What the task requires: Find the line that contains "Which of the objects"; then retype it and each line after it, exactly, through the final line of the data below.

Data records:
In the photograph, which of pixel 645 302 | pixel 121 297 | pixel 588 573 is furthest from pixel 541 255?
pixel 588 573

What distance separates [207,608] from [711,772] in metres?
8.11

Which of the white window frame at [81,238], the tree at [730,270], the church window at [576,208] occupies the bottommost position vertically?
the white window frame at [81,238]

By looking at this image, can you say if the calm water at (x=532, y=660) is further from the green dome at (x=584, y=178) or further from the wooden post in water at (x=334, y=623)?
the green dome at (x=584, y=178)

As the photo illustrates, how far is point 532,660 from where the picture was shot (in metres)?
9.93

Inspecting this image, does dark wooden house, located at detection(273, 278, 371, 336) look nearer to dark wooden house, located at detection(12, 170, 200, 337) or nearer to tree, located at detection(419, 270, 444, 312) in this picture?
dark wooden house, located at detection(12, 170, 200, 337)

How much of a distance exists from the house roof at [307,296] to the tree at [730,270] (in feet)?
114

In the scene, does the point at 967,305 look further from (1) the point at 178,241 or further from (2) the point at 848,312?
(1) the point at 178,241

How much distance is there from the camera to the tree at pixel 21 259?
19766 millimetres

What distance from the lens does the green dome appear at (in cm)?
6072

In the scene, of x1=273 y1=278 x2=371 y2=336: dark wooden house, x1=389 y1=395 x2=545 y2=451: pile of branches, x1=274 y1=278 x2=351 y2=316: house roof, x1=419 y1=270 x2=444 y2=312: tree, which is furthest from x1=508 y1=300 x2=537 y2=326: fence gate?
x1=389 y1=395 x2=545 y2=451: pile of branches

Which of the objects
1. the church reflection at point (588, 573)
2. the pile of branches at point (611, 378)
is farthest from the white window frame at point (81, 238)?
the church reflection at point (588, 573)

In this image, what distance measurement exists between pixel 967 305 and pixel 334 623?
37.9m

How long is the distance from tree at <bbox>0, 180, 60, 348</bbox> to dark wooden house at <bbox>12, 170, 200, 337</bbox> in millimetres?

Exercise answer:
Which of the objects
1. the church reflection at point (588, 573)
2. the pile of branches at point (611, 378)
is farthest from the white window frame at point (81, 238)?
the church reflection at point (588, 573)

In this image, what distance measurement exists between pixel 967 305 and pixel 334 623?
37.9m

How long is the distance from tree at <bbox>0, 180, 60, 348</bbox> to dark wooden house at <bbox>12, 170, 200, 337</bbox> in millimetres?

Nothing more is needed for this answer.